Monday, April 2, 2012

Part Of Me

There's been so much controversy here in the autism community lately about what's okay to say and who has the rights to say it.  I think that it's always best to try to not be offensive to others, but free speech is so important to me that I believe that everyone has a right to express how they feel, even if it's something I vehemently disagree with.  I still want to hear your side. I want to know what is behind those opinions, those thoughts.  Strong words usually have a story behind them. I want to hear that story and understand what has caused you to take such a strong stance.  I want to hear what makes you think that autism sucks, or why you hate it.  I want to know why some of you feel that only the parents of children with severe autism have a reason to feel angry, or the only ones that can really understand 'true' autism.

Usually, when I try to listen I get past the words to the emotions.  These emotions are strong. Sometimes, they are desperate ones. Sometimes, they are angry over lost time, money, health. Sometimes, they are sad. They are sad for what they think or even know their child endures daily. Sometimes, these emotions are from fear. Fear of who will care for their child when/if they die. Fear for the every second their child is out of their sight, because you know that in their lifetime there is a very, very, very high percentage of abuse and that teachers, carers, peers, and others will target your child due to their vulnerability.  You know that many will never understand your child.  Sometimes, it's a feeling of deep sadness, because you know your child is sad. You know how much they yearn for a friend, and to be accepted and you see that autism is what's stopping that from happening. As parents, we feel so strongly a need to take away these struggles from our kids. We want so much for them to be happy. Sometimes, the parents are just exhausted. They need sleep and they need a break.  There's so much worry that accompanies the parents of autistic children, even when they grow up. You see autism as the problem. If there were no autism, then these problems wouldn't exist.
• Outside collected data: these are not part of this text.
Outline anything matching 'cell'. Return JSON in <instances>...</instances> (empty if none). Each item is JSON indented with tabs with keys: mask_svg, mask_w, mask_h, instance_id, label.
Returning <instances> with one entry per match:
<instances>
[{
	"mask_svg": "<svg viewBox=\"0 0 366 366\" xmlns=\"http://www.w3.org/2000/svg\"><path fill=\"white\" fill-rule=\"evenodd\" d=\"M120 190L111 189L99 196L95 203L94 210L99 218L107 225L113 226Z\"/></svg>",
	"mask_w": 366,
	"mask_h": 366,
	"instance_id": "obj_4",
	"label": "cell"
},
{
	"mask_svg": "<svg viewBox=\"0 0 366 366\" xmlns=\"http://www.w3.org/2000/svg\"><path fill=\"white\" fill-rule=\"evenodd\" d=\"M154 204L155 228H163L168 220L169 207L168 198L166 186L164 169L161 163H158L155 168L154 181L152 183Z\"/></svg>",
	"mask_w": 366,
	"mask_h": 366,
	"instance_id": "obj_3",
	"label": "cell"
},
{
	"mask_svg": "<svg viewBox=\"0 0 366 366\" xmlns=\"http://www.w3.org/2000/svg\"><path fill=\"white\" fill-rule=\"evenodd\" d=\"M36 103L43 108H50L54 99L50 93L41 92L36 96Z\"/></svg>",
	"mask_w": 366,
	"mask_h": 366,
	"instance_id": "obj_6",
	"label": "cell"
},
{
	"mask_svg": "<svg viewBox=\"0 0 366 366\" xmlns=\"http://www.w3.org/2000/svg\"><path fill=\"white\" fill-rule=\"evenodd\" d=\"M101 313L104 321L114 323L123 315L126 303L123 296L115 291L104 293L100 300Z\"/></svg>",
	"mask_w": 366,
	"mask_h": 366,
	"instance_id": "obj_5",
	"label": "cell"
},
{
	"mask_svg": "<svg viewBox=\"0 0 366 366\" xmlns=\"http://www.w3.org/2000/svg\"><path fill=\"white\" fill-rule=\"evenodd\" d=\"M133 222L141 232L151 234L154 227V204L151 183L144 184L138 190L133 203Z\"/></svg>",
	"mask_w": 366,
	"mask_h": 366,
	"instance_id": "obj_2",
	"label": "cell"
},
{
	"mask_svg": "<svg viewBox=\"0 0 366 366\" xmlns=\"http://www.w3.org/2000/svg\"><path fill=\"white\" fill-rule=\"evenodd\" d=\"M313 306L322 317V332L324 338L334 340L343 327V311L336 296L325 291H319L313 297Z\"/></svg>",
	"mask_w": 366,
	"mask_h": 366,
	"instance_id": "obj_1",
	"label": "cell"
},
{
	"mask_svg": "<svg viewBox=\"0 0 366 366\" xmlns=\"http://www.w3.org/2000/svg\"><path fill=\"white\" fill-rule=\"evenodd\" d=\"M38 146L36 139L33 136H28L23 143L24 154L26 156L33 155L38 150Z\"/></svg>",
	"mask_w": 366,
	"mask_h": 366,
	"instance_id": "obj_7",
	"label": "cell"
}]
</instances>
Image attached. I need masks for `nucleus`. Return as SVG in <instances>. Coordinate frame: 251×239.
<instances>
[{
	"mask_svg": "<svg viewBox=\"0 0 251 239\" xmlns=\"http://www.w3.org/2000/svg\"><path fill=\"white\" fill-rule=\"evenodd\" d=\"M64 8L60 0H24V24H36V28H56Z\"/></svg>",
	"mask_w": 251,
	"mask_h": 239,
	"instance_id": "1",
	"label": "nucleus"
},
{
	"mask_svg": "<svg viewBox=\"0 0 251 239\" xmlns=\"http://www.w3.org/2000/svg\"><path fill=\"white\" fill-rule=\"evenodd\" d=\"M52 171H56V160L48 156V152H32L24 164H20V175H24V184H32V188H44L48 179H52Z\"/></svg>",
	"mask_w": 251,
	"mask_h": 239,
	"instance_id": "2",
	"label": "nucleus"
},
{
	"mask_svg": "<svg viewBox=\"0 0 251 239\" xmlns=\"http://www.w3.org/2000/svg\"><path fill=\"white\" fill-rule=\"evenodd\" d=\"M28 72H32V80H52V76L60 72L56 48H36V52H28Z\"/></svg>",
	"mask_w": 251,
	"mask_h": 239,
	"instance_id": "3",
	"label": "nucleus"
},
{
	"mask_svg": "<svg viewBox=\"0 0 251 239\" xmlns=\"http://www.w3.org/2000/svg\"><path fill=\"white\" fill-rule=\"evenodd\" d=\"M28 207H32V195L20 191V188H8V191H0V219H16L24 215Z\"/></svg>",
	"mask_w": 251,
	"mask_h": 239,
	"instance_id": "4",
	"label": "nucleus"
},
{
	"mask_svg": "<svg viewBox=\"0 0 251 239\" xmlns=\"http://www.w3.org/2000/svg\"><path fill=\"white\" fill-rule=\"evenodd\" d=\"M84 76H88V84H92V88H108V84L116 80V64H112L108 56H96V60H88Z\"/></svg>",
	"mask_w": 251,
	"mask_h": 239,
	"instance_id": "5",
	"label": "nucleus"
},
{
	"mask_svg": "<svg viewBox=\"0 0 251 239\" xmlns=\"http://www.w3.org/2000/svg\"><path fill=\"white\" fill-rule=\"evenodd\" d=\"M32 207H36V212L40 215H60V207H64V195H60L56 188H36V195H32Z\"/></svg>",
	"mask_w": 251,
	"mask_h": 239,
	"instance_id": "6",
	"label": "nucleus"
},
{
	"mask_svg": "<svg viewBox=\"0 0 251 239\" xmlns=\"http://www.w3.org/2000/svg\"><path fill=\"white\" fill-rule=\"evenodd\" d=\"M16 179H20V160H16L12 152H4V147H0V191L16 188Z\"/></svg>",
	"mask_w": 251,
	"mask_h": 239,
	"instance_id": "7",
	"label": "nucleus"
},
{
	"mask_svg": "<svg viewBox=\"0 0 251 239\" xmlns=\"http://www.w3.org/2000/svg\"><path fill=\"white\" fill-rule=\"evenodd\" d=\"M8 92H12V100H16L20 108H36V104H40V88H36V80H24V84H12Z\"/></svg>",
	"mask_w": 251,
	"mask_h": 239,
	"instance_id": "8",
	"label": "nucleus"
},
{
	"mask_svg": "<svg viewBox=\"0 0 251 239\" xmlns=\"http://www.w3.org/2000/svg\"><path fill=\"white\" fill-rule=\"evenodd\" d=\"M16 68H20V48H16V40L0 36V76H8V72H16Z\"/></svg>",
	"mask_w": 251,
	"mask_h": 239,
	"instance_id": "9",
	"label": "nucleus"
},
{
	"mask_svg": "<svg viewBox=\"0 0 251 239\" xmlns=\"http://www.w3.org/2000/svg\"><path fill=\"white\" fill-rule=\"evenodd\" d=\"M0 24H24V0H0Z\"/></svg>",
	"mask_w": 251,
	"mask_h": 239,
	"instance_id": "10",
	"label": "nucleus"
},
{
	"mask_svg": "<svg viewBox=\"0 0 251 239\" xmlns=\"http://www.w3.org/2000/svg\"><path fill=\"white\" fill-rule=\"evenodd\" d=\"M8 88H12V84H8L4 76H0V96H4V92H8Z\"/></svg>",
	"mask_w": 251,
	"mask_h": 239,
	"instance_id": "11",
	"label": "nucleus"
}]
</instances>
But, autism does exist. It's a part of me and not separable from me, or my sons.  If someone gets upset about one of my autistic behaviors, I feel they are upset with me. When they hate autism, they hate a part of me. That makes it feel shameful, and bad. Like, something I need to hide away. In doing this, I have carried so much extra burden and self hate. I am now at a place in my life where I am tired of carrying it.  My neurological differences are not shameful.  They are just different. I need to put this extra weight down and relieve myself from carrying these expectations of what society says I should be.  Not because I think autism is something spectacular, but because it's part of who I am and it's not going anywhere. I may as well accept it.  I can't change it.  I can't change the fact that Beans will likely never speak, and may not even be potty trained as an adult. I can't change that Bubby may never go to sleepovers with other boys or be able to read other people's intentions. It is what it is. Some days are good. Some days aren't.  Some days coping seems to be all I can do. I always want my boys to think of themselves as someone who is loved, and deserving of the same respect everyone else is.  I want them to know that their differences may make them different, but still people of value.  I don't ever  describe the using words that are negative. I don't want them to see themselves that way and I sure as hell don't want society thinking of them that way.  Sometimes, I hate it when Beans chews up my power cord to my laptop, or pees on the floor.  I hate the situation , not the autism.  I hate when Bubby throws a fit over a routine change.  I hate the situation, not the autism.  I hate when I go to a social occasion and end up mute, not being able to join in socially, even if I want to.  I hate the situation, not my autism, and subsequently myself. 

That's my take. As I said, always happy to hear others.  Life is guaranteed to come with struggles.  Some more painful, than others. Some, seeming more unfair than others, but we all have our own. Please try to remember that when speaking to others.